Punten en lijnen op de kaart toevoegen
Op de kaart kunt u nieuwe punten, lijnen en polygonen in de job aanmaken met behulp van verschillende softwarefuncties.

Meet nieuwe punten met behulp van positie informatie van de verbonden GNSS-ontvanger of een conventioneel meetinstrument.
-
Om punten te meten, tikt u op Meten om het formulier Meet topo of Meet punten te openen en de meetmethode te selecteren.
Als u nog geen meting hebt gestart, vraagt de software u om een meting te starten.
Zie Meet.
-
Om eenvoudig punten te coderen als specifieke feature typen terwijl u ze meet, gebruikt u het formulier Meet codes.

Gebruik op de kaart bestaande punten en lijnen uit de job om nieuwe objecten te maken:
-
Een lijn offsetten
Maak een nieuwe lijn of polylijn aan door een bestaande lijn of polylijn te offsetten.
-
Een oppervlak aanmaken
Selecteer drie of meer bestaande punten om een oppervlak te maken en sla dit op als een TTM-bestand (Triangulated Terrain Model) in de huidige projectmap. Met behulp van het oppervlak kunt u vervolgens een volume berekenen.

*Gegevens*.

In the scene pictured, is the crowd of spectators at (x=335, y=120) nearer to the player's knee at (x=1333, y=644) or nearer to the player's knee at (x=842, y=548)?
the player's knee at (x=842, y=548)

*Opdracht*. Herhaal letterlijk het stuk uit de tekst over punten en lijnen op de kaart, vanaf "Gebruik op de" tot en met "polylijn te offsetten.". De gegevens zijn hier niet nodig.

*Oplossing*.
Gebruik op de kaart bestaande punten en lijnen uit de job om nieuwe objecten te maken:
-
Een lijn offsetten
Maak een nieuwe lijn of polylijn aan door een bestaande lijn of polylijn te offsetten.